# What is needed
In the listing below, switch every "wooden privacy fence" to "timber fence" and reproduce the whole listing with nothing else altered.

Records of spatial reasoning questions
--------
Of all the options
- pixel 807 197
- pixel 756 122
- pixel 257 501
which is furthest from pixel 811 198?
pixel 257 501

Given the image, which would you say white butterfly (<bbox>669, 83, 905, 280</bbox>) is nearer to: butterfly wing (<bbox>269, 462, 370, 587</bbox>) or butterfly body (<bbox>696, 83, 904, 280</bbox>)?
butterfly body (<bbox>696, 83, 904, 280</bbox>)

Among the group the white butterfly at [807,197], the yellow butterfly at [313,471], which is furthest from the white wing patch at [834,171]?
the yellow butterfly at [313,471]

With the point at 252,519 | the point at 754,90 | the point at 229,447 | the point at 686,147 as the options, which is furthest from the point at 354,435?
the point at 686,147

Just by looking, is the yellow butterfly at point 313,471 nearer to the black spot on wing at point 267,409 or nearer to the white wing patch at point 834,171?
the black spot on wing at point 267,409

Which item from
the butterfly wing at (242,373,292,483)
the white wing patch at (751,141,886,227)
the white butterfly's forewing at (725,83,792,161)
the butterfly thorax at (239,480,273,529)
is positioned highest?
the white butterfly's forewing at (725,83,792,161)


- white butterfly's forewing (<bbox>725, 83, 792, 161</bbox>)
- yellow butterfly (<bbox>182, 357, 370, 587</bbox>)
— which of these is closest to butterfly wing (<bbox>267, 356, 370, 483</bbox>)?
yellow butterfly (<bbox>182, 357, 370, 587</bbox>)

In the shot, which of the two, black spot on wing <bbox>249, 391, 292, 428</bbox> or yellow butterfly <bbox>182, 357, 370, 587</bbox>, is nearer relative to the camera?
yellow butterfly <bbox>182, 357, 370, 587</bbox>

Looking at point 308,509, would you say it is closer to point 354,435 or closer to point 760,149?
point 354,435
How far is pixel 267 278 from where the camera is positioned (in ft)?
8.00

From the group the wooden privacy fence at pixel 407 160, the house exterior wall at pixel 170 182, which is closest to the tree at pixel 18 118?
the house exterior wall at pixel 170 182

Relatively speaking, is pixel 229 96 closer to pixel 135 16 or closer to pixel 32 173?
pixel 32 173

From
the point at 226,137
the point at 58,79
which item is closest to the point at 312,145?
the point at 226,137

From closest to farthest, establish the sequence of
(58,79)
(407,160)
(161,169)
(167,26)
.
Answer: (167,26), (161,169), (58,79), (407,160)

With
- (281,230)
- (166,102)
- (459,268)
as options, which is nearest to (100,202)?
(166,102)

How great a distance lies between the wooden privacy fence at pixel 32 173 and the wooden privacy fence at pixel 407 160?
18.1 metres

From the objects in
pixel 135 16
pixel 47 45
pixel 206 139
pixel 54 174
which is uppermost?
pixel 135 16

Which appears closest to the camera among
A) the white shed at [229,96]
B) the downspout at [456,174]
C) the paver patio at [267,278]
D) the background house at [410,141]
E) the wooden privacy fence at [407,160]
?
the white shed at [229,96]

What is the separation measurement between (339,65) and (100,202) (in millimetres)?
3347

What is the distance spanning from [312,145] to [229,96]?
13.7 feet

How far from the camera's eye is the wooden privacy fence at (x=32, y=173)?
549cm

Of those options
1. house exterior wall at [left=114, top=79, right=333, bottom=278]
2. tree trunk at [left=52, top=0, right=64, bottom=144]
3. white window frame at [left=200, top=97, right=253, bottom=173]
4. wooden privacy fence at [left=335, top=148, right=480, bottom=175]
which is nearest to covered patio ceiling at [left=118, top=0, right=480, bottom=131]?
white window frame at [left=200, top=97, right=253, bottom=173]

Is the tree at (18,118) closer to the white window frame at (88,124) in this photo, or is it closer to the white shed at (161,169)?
--------
# Solution to the exercise
Of all the options
- pixel 807 197
- pixel 756 122
- pixel 257 501
which is furthest from pixel 811 198?
pixel 257 501

Given the image, which would you say white butterfly (<bbox>669, 83, 905, 280</bbox>) is nearer to: butterfly wing (<bbox>269, 462, 370, 587</bbox>) or butterfly body (<bbox>696, 83, 904, 280</bbox>)?
butterfly body (<bbox>696, 83, 904, 280</bbox>)

Among the group the white butterfly at [807,197], the yellow butterfly at [313,471], which is furthest from the white wing patch at [834,171]?
the yellow butterfly at [313,471]

With the point at 252,519 | the point at 754,90 | the point at 229,447 | the point at 686,147 as the options, which is furthest from the point at 354,435?
the point at 686,147

Just by looking, is the yellow butterfly at point 313,471 nearer to the black spot on wing at point 267,409 or nearer to the white wing patch at point 834,171?
the black spot on wing at point 267,409

Which item from
the butterfly wing at (242,373,292,483)
the white wing patch at (751,141,886,227)
the white butterfly's forewing at (725,83,792,161)
the butterfly thorax at (239,480,273,529)
is positioned highest?
the white butterfly's forewing at (725,83,792,161)


- white butterfly's forewing (<bbox>725, 83, 792, 161</bbox>)
- yellow butterfly (<bbox>182, 357, 370, 587</bbox>)
— which of these is closest to butterfly wing (<bbox>267, 356, 370, 483</bbox>)?
yellow butterfly (<bbox>182, 357, 370, 587</bbox>)

In the shot, which of the two, black spot on wing <bbox>249, 391, 292, 428</bbox> or yellow butterfly <bbox>182, 357, 370, 587</bbox>, is nearer relative to the camera?
yellow butterfly <bbox>182, 357, 370, 587</bbox>

Looking at point 308,509, would you say it is closer to point 354,435 or closer to point 760,149?
point 354,435
How far is pixel 267 278 from where the camera is positioned (in ft)?
8.00

From the group the timber fence at pixel 407 160, the house exterior wall at pixel 170 182, which is closest to the tree at pixel 18 118?
the house exterior wall at pixel 170 182

Relatively speaking, is pixel 229 96 closer to pixel 135 16 or closer to pixel 32 173?
pixel 32 173

From
the point at 226,137
the point at 58,79
which item is closest to the point at 312,145?
the point at 226,137

From closest to farthest, establish the sequence of
(58,79)
(407,160)
(161,169)
(167,26)
.
Answer: (167,26), (161,169), (58,79), (407,160)

With
- (281,230)
- (166,102)
- (459,268)
as options, which is nearest to (100,202)?
(166,102)

How great a distance lies between the timber fence at pixel 32 173 and the timber fence at pixel 407 160?
18.1 metres

From the objects in
pixel 135 16
pixel 47 45
pixel 206 139
pixel 54 174
which is uppermost?
pixel 135 16

Which appears closest to the camera among
A) the white shed at [229,96]
B) the downspout at [456,174]
C) the paver patio at [267,278]
D) the background house at [410,141]
E) the timber fence at [407,160]
?
the white shed at [229,96]

What is the separation measurement between (339,65) and (100,202) (in millimetres)?
3347

What is the distance spanning from [312,145] to [229,96]?
13.7 feet

How far from the camera's eye is the timber fence at (x=32, y=173)?
549cm

Of those options
1. house exterior wall at [left=114, top=79, right=333, bottom=278]
2. tree trunk at [left=52, top=0, right=64, bottom=144]
3. white window frame at [left=200, top=97, right=253, bottom=173]
4. timber fence at [left=335, top=148, right=480, bottom=175]
which is nearest to covered patio ceiling at [left=118, top=0, right=480, bottom=131]?
white window frame at [left=200, top=97, right=253, bottom=173]

Is the tree at (18,118) closer to the white window frame at (88,124) in this photo, or is it closer to the white shed at (161,169)?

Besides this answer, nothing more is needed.